Coerentemente l’Autore si misura con ‘testi sacri’ senza timore reverenziali, la stessa spregiudicatezza (ovverosia assenza di giudizi sviluppati a priori) che guidò i grandi pensatori della tradizione comunista.

La prima parte del libro è la cassetta degli attrezzi, Formenti rifiuta la visione del marxismo ‘come paradiso in terra’ che nella visione di Bloch diventa ‘un esempio perfetto di commissione fra discorso grande-narrativo e discordo deterministico naturalistico’ [pag. 31]. Un marxismo eccessivamente intriso da un’impostazione positivista ha assunto connotati di forte determinismo, che spiega perché nel suo ‘Significato e fine della storia‘ Karl Löwith polemicamente univa a Marx non solo pensatori come Hegel e Voltaire ma anche Gioacchino da Fiore, presentando il marxismo come una secolarizzazione del cristianesimo.

Queste considerazioni si legano alla critica della rivoluzione come prodotto delle società avanzate e sviluppate, la storia, scrive l’Autore, dimostra il contrario e non si può semplificare limitandosi a sottolineare i limiti soggettivi di chi guidò tentativi rivoluzionari come ad esempio quello tedesco. Centrale è in questa analisi il ruolo di Lukács nel ridare centralità al lavoro operazione teorica che il marxista ungherese pone alla base della critica del materialismo meccanicista.

* [Dati forniti]:
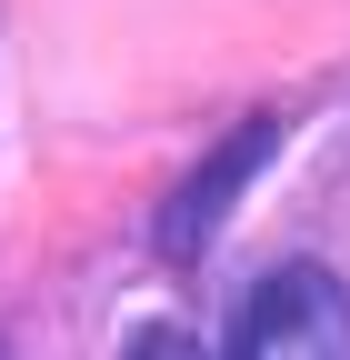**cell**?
<instances>
[{"label":"cell","instance_id":"6da1fadb","mask_svg":"<svg viewBox=\"0 0 350 360\" xmlns=\"http://www.w3.org/2000/svg\"><path fill=\"white\" fill-rule=\"evenodd\" d=\"M231 360H350V290L320 260H280L271 281L250 290Z\"/></svg>","mask_w":350,"mask_h":360},{"label":"cell","instance_id":"7a4b0ae2","mask_svg":"<svg viewBox=\"0 0 350 360\" xmlns=\"http://www.w3.org/2000/svg\"><path fill=\"white\" fill-rule=\"evenodd\" d=\"M271 150H280V120H271V110H260V120H240L231 141L210 150V160L181 180V191H170V210L150 220L160 260H200V250H210V231H221V220L240 210V191L260 180V160H271Z\"/></svg>","mask_w":350,"mask_h":360},{"label":"cell","instance_id":"3957f363","mask_svg":"<svg viewBox=\"0 0 350 360\" xmlns=\"http://www.w3.org/2000/svg\"><path fill=\"white\" fill-rule=\"evenodd\" d=\"M120 360H200V340L181 330V321H150V330H130V350Z\"/></svg>","mask_w":350,"mask_h":360},{"label":"cell","instance_id":"277c9868","mask_svg":"<svg viewBox=\"0 0 350 360\" xmlns=\"http://www.w3.org/2000/svg\"><path fill=\"white\" fill-rule=\"evenodd\" d=\"M0 360H11V350H0Z\"/></svg>","mask_w":350,"mask_h":360}]
</instances>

* [Consegna]: Puoi citare parola per parola il passo della pagina sul marxismo che comincia con "Queste considerazioni si" e prosegue fino a "del materialismo meccanicista."?

* [Risposta]:
Queste considerazioni si legano alla critica della rivoluzione come prodotto delle società avanzate e sviluppate, la storia, scrive l’Autore, dimostra il contrario e non si può semplificare limitandosi a sottolineare i limiti soggettivi di chi guidò tentativi rivoluzionari come ad esempio quello tedesco. Centrale è in questa analisi il ruolo di Lukács nel ridare centralità al lavoro operazione teorica che il marxista ungherese pone alla base della critica del materialismo meccanicista.